You are growing, boys, - said the uncle -what do they plan to do when you grow up a little more?
- I want to remain a farmer, -replied the elder brother - I like to work in the countryside and I would like to help the community and fight for their rights against the companies.
- Your father told me that you were helping the union and that you were participating a lot.
- Yes, it is time for the big factories and companies to stop oppressing us, we have to take care of each other, Uncle. No one will if we do not.
- You have to be careful with the revolts, some are usually violent ...
- I want to continue working with the farm, - jumped the youngest - but I think there are many ways in which it can be improved, to get more profit, looking for more variety to crops and byproducts. Maybe sell out of the community, to big cities. I would also like to be able to go there, and market myself, confront the big businessmen and show them that we are up to them, and what our products are worth.
- You have two little fighters here, dear brother - said the Musician affectionately.
The Farmer stood all the time, hammocking his chair, staring at the stars, smoking his cigar and listening as his sons showed their personalities to their uncle. The two clearly had warm blood, but they had different ends, they looked at things in different ways.

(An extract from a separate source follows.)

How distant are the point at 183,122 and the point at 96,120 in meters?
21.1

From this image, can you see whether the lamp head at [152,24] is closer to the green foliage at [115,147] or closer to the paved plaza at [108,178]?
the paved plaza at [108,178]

Both felt injustice towards the treatment that this zone of the country had, injustice that had been scattered for many years and perhaps continues to spread, once he is no longer with his tractor walking in the fields. These camps, he thought, who had seen history come and go, had colonels and their wars marched, and revolutionaries promising better times, all died before seeing their dreams fulfilled or seeing them destroyed by the next. He felt the breeze of autumn taking the smoke of the cigar, he knew that breeze came from other sides and other times that saw the wheat and the corn of the field grow, that saw floods and droughts. He felt all the poverty of the people, remembered his childhood, the stories that told him about the war, a war of brothers, a war of neighbors, left the history unbalanced. Looking into the eyes of his youngest son, who finished counting on what he wanted to fight, and marking him forever, he continued with the joke his brother-in-law had planted, but with deep sincerity he said:
- You know, son, one of these days, the south will rise again.